[PATCH v5 07/13] KVM: arm64: Add support for userspace to suspend a vCPU

Reiji Watanabe reijiw at google.com
Wed Apr 20 20:12:31 PDT 2022


Hi Oliver,

On Sat, Apr 9, 2022 at 11:46 AM Oliver Upton <oupton at google.com> wrote:
>
> Introduce a new MP state, KVM_MP_STATE_SUSPENDED, which indicates a vCPU
> is in a suspended state. In the suspended state the vCPU will block
> until a wakeup event (pending interrupt) is recognized.
>
> Add a new system event type, KVM_SYSTEM_EVENT_WAKEUP, to indicate to
> userspace that KVM has recognized one such wakeup event. It is the
> responsibility of userspace to then make the vCPU runnable, or leave it
> suspended until the next wakeup event.
>
> Signed-off-by: Oliver Upton <oupton at google.com>
> ---
>  Documentation/virt/kvm/api.rst    | 37 +++++++++++++++++++++--
>  arch/arm64/include/asm/kvm_host.h |  1 +
>  arch/arm64/kvm/arm.c              | 49 +++++++++++++++++++++++++++++++
>  include/uapi/linux/kvm.h          |  2 ++
>  4 files changed, 87 insertions(+), 2 deletions(-)
>
> diff --git a/Documentation/virt/kvm/api.rst b/Documentation/virt/kvm/api.rst
> index d13fa6600467..d104e34ad703 100644
> --- a/Documentation/virt/kvm/api.rst
> +++ b/Documentation/virt/kvm/api.rst
> @@ -1476,14 +1476,43 @@ Possible values are:
>                                   [s390]
>     KVM_MP_STATE_LOAD             the vcpu is in a special load/startup state
>                                   [s390]
> +   KVM_MP_STATE_SUSPENDED        the vcpu is in a suspend state and is waiting
> +                                 for a wakeup event [arm64]
>     ==========================    ===============================================
>
>  On x86, this ioctl is only useful after KVM_CREATE_IRQCHIP. Without an
>  in-kernel irqchip, the multiprocessing state must be maintained by userspace on
>  these architectures.
>
> -For arm64/riscv:
> -^^^^^^^^^^^^^^^^
> +For arm64:
> +^^^^^^^^^^
> +
> +If a vCPU is in the KVM_MP_STATE_SUSPENDED state, KVM will emulate the
> +architectural execution of a WFI instruction.
> +
> +If a wakeup event is recognized, KVM will exit to userspace with a
> +KVM_SYSTEM_EVENT exit, where the event type is KVM_SYSTEM_EVENT_WAKEUP. If
> +userspace wants to honor the wakeup, it must set the vCPU's MP state to
> +KVM_MP_STATE_RUNNABLE. If it does not, KVM will continue to await a wakeup
> +event in subsequent calls to KVM_RUN.
> +
> +.. warning::
> +
> +     If userspace intends to keep the vCPU in a SUSPENDED state, it is
> +     strongly recommended that userspace take action to suppress the
> +     wakeup event (such as masking an interrupt).
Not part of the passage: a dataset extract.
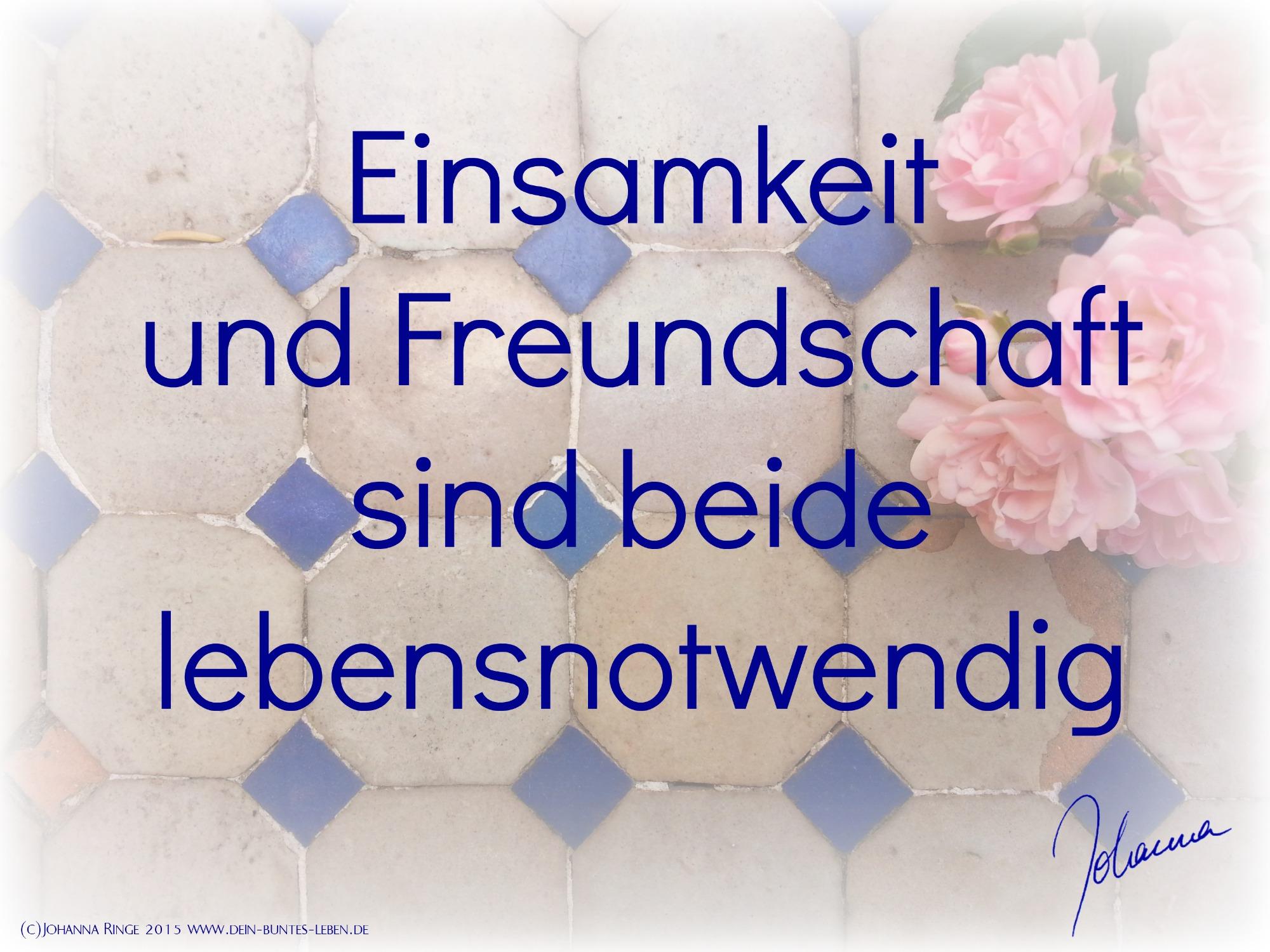 Einsamkeit & Freundschaft sind beide lebensnotwendig (c)Johanna Ringe 2015 www.dein-buntes-leben.de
Otherwise, subsequent
> +     calls to KVM_RUN will immediately exit with a KVM_SYSTEM_EVENT_WAKEUP
> +     event and inadvertently waste CPU cycles.
> +
> +     Additionally, if userspace takes action to suppress a wakeup event,
> +     it is strongly recommended that it also restores the vCPU to its
> +     original state when the vCPU is made RUNNABLE again. For example,
> +     if userspace masked a pending interrupt to suppress the wakeup,
> +     the interrupt should be unmasked before returning control to the
> +     guest.
> +
> +For riscv:
> +^^^^^^^^^^
>
>  The only states that are valid are KVM_MP_STATE_STOPPED and
>  KVM_MP_STATE_RUNNABLE which reflect if the vcpu is paused or not.
> @@ -5985,6 +6014,7 @@ should put the acknowledged interrupt vector into the 'epr' field.
>    #define KVM_SYSTEM_EVENT_SHUTDOWN       1
>    #define KVM_SYSTEM_EVENT_RESET          2
>    #define KVM_SYSTEM_EVENT_CRASH          3
> +  #define KVM_SYSTEM_EVENT_WAKEUP         4
>                         __u32 type;
>                         __u64 flags;
>                 } system_event;
> @@ -6009,6 +6039,9 @@ Valid values for 'type' are:
>     has requested a crash condition maintenance. Userspace can choose
>     to ignore the request, or to gather VM memory core dump and/or
>     reset/shutdown of the VM.
> + - KVM_SYSTEM_EVENT_WAKEUP -- the exiting vCPU is in a suspended state and
> +   KVM has recognized a wakeup event. Userspace may honor this event by
> +   marking the exiting vCPU as runnable, or deny it and call KVM_RUN again.
>
>  Valid flags are:
>
> diff --git a/arch/arm64/include/asm/kvm_host.h b/arch/arm64/include/asm/kvm_host.h
> index f3f93d48e21a..46027b9b80ca 100644
> --- a/arch/arm64/include/asm/kvm_host.h
> +++ b/arch/arm64/include/asm/kvm_host.h
> @@ -46,6 +46,7 @@
>  #define KVM_REQ_RECORD_STEAL   KVM_ARCH_REQ(3)
>  #define KVM_REQ_RELOAD_GICv4   KVM_ARCH_REQ(4)
>  #define KVM_REQ_RELOAD_PMU     KVM_ARCH_REQ(5)
> +#define KVM_REQ_SUSPEND                KVM_ARCH_REQ(6)
>
>  #define KVM_DIRTY_LOG_MANUAL_CAPS   (KVM_DIRTY_LOG_MANUAL_PROTECT_ENABLE | \
>                                      KVM_DIRTY_LOG_INITIALLY_SET)
> diff --git a/arch/arm64/kvm/arm.c b/arch/arm64/kvm/arm.c
> index efe54aba5cce..e9641b86d375 100644
> --- a/arch/arm64/kvm/arm.c
> +++ b/arch/arm64/kvm/arm.c
> @@ -444,6 +444,18 @@ bool kvm_arm_vcpu_stopped(struct kvm_vcpu *vcpu)
>         return vcpu->arch.mp_state.mp_state == KVM_MP_STATE_STOPPED;
>  }
>
> +static void kvm_arm_vcpu_suspend(struct kvm_vcpu *vcpu)
> +{
> +       vcpu->arch.mp_state.mp_state = KVM_MP_STATE_SUSPENDED;
> +       kvm_make_request(KVM_REQ_SUSPEND, vcpu);
> +       kvm_vcpu_kick(vcpu);

> +static void kvm_arm_vcpu_suspend(struct kvm_vcpu *vcpu)
> +{
> +       vcpu->arch.mp_state.mp_state = KVM_MP_STATE_SUSPENDED;
> +       kvm_make_request(KVM_REQ_SUSPEND, vcpu);
> +       kvm_vcpu_kick(vcpu);

Considering the patch 8 will remove the call to kvm_vcpu_kick()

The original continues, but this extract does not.